## Begin SOURCE
Do not skip on the formalities or it will haunt you down the road.

I assume this company is incorporated under the new Act? If so the shares have no par or nominal value. They are simply shares at whatever the board decides and the company receives. The balance sheet reflects this as stated capital and there will never be a share premium.

You do not need to advise anyone about the shares so issued, just do it right.

----------

dellatjie (30-Jun-14), yonds (08-Jul-14)

----------


## dellatjie

Thanks a lot Clive.

As far as the issuing of the share certificates go, is there a prescribed format?

----------

yonds (08-Jul-14)

----------


## CLIVE-TRIANGLE

sample cert.pdf  Here is an example

----------

Dave A (01-Jul-14), dellatjie (01-Jul-14)

----------


## Steph99

> Here are the necessary steps to comply with section 40:
> 
> The directors, at an ordinary meeting where the notice may be waived if they are both present, must resolve what the consideration is. In other words determine a price.
> 
> They must then resolve if there is a payment agreement or not, and if so what the terms are.
> 
> Once the terms have been met, the company may issue the shares and record the subscription in the registers.
> 
> The Act puts it this way:
> ...


Thank you Clive,

I have a question too - 

I have a client who submitted in the old act a CM15 for the allotment of shares, but they did not state the premium and have in their financial statements worked on a premium from 2007. Can it be corrected at this late stage? seeing that CIPC do not accept CM15's anymore?

----------


## Basment Dweller

I've just been through this process, I got my accountant to do it and keep records in our secretarial file, all we did was pass a resolution, no CIPC needed.

----------


## CLIVE-TRIANGLE

Well, seeing how it is an old company with Articles and Memorandum; those still apply and a special resolution would be required. But CIPC only register resolutions in terms of the new act, and share premiums are not regulated by the new act.

Conversion of pre-existing companies to MOI in terms of the new Act is something many are ignoring, but it solves the problem because the share premium is simply absorbed by stated capital, because par value shares would no longer exist.

Another reason to convert to MOI is pre-existing companies are actually still required to be audited  :Smile: , so it is worthwhile to endure the pain.

Regarding the allotments; I would not worry about the CM15, just treat it right in the AFS.
## End SOURCE
## Begin INFORMATION PROVIDED
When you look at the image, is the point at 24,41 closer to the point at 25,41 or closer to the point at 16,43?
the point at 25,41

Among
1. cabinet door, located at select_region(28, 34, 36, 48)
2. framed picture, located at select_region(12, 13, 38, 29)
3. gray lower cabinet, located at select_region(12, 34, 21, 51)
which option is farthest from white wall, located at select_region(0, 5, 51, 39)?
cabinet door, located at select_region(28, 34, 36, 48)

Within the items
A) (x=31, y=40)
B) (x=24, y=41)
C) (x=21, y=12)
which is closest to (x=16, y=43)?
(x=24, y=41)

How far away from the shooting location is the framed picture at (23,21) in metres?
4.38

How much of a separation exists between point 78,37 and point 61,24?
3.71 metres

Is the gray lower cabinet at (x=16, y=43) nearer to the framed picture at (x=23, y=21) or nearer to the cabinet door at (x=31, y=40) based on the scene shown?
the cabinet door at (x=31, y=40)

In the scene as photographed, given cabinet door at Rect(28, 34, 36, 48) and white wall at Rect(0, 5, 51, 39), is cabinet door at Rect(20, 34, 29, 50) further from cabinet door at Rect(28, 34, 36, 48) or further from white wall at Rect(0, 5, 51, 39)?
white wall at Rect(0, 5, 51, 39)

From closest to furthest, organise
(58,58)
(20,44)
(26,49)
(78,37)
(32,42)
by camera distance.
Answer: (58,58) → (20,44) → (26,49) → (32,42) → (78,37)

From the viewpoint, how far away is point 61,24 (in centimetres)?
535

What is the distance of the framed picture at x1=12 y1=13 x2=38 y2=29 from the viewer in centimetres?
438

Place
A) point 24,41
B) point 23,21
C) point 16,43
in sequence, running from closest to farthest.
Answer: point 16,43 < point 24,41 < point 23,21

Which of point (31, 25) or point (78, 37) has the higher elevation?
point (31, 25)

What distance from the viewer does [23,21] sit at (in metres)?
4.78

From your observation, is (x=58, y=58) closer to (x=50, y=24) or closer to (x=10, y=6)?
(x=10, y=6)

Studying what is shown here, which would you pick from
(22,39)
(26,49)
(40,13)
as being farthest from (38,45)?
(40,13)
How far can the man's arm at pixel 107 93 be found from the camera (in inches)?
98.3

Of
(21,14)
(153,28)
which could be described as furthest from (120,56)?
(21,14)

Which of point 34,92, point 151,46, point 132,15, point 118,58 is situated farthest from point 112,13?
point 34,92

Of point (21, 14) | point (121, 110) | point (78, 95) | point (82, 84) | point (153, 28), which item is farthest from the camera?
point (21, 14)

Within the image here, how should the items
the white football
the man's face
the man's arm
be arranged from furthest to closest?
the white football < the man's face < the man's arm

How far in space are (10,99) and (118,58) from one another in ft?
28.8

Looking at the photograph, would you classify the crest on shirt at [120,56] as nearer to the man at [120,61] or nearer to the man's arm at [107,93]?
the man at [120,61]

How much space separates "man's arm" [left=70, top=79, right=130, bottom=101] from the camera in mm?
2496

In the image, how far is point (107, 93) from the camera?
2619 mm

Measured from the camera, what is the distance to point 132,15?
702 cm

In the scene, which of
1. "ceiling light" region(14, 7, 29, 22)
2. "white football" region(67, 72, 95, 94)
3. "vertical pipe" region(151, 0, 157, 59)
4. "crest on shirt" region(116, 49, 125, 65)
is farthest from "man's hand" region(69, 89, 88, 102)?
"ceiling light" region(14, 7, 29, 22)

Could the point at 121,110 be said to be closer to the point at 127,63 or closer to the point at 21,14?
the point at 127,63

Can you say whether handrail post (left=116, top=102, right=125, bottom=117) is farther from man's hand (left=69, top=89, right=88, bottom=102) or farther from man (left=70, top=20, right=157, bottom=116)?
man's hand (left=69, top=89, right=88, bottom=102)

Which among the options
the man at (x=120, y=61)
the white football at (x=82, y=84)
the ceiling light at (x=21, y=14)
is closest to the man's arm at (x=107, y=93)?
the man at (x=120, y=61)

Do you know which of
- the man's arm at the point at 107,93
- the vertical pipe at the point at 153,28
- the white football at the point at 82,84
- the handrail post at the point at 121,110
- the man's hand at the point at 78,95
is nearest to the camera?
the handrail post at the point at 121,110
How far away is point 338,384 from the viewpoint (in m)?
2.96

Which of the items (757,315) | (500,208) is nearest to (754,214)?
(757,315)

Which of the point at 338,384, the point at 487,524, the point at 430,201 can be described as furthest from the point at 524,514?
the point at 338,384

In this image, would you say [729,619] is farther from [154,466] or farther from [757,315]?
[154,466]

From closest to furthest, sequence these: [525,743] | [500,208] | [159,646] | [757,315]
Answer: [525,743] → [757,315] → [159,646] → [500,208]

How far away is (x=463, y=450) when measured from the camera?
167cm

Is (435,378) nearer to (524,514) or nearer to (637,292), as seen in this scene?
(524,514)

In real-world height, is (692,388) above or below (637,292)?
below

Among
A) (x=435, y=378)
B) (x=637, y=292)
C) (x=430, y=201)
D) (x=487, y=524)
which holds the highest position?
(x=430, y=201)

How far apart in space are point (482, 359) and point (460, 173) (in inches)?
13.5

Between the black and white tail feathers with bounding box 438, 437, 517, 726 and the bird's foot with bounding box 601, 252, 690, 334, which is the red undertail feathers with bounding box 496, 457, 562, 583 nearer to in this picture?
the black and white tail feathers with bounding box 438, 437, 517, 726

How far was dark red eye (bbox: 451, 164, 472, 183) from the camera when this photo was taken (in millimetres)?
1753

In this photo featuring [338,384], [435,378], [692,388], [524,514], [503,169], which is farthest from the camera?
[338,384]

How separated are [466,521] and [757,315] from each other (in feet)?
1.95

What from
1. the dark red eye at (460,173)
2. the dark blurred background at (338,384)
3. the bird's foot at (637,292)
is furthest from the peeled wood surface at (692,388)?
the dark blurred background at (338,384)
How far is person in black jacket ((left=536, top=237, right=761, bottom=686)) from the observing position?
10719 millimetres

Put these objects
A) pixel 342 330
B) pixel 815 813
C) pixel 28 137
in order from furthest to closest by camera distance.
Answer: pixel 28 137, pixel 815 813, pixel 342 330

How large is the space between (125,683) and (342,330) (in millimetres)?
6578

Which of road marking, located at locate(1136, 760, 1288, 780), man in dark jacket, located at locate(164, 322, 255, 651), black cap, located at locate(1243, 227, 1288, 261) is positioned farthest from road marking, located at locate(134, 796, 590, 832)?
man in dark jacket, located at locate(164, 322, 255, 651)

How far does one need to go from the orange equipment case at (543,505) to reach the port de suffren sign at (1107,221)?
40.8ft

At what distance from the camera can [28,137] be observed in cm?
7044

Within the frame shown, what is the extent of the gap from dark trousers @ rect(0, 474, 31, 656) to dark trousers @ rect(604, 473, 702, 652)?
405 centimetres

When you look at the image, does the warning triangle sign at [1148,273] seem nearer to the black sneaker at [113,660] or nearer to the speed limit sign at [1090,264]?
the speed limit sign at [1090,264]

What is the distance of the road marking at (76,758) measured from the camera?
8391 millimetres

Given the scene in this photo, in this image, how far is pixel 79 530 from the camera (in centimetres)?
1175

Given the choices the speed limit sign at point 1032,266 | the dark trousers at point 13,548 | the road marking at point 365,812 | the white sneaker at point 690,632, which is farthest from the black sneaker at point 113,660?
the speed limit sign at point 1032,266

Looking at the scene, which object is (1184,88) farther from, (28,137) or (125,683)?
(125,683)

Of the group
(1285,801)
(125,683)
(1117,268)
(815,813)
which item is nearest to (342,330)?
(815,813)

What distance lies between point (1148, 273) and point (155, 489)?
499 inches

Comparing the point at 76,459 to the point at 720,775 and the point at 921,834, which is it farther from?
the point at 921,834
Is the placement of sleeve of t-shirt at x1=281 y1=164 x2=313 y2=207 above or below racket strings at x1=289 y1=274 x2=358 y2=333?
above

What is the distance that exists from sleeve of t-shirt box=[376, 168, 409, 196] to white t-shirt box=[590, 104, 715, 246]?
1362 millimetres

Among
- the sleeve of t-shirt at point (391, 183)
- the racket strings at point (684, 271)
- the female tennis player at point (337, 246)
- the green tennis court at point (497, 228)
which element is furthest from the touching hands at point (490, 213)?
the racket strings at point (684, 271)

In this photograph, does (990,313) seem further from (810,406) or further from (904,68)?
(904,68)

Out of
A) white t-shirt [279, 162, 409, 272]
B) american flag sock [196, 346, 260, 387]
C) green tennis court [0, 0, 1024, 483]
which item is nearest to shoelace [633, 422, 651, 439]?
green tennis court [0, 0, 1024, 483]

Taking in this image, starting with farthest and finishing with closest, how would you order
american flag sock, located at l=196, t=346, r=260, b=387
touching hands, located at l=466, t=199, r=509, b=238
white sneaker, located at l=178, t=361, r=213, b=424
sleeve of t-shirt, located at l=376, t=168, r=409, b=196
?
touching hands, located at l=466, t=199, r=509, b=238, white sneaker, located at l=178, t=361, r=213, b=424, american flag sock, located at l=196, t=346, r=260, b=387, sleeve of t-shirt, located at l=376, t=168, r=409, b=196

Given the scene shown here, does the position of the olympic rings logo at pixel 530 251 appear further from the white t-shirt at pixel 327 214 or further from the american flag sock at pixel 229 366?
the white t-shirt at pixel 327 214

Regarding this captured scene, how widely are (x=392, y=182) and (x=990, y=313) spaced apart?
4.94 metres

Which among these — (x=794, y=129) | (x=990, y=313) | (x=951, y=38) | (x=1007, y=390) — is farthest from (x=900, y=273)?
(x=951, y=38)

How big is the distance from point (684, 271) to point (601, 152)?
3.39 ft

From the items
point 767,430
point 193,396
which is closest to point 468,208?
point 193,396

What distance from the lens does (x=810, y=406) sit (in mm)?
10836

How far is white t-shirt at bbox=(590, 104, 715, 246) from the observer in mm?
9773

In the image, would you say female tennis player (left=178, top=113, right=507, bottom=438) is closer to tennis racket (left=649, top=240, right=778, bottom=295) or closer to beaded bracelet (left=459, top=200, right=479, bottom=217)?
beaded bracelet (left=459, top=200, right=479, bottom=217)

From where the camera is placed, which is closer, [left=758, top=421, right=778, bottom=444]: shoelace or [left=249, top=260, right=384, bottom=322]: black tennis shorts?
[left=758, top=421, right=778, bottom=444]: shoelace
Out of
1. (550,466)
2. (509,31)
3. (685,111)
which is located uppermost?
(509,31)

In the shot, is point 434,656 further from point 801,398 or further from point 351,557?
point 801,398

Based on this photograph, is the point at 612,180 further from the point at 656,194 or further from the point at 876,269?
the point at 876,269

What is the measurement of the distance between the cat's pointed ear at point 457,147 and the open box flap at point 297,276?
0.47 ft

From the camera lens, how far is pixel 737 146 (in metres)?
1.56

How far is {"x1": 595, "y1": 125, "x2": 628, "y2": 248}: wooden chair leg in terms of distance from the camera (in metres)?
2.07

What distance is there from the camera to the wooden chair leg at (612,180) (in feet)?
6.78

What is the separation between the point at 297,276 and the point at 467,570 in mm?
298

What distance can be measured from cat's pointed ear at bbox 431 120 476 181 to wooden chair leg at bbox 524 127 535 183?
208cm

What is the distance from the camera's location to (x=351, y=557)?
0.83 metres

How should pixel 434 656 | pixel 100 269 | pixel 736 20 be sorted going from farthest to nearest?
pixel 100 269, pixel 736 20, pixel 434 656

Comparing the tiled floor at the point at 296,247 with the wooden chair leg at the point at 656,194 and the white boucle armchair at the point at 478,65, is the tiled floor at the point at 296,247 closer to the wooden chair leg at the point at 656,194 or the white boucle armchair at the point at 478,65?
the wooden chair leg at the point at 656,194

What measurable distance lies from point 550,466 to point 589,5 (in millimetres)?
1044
## End INFORMATION PROVIDED
WRITTEN TASK 1 » Retype the forum thread on share issues word for word, from "## Basment Dweller" to "endure the pain.".
WRITTEN TASK 2 » Based on the forum thread on share issues, answer yes or no to each statement and quote the words that settle it. (a) The first post says that if the company is incorporated under the new Act, its shares have no par or nominal value. (b) Basment Dweller's process required filing with CIPC. (c) CLIVE-TRIANGLE states that share premiums are regulated by the new Act.

CORRECT OUTPUT 1 »
## Basment Dweller

I've just been through this process, I got my accountant to do it and keep records in our secretarial file, all we did was pass a resolution, no CIPC needed.

----------


## CLIVE-TRIANGLE

Well, seeing how it is an old company with Articles and Memorandum; those still apply and a special resolution would be required. But CIPC only register resolutions in terms of the new act, and share premiums are not regulated by the new act.

Conversion of pre-existing companies to MOI in terms of the new Act is something many are ignoring, but it solves the problem because the share premium is simply absorbed by stated capital, because par value shares would no longer exist.

Another reason to convert to MOI is pre-existing companies are actually still required to be audited  :Smile: , so it is worthwhile to endure the pain.

CORRECT OUTPUT 2 »
(a) Yes: "If so the shares have no par or nominal value."
(b) No: "all we did was pass a resolution, no CIPC needed."
(c) No: "share premiums are not regulated by the new act."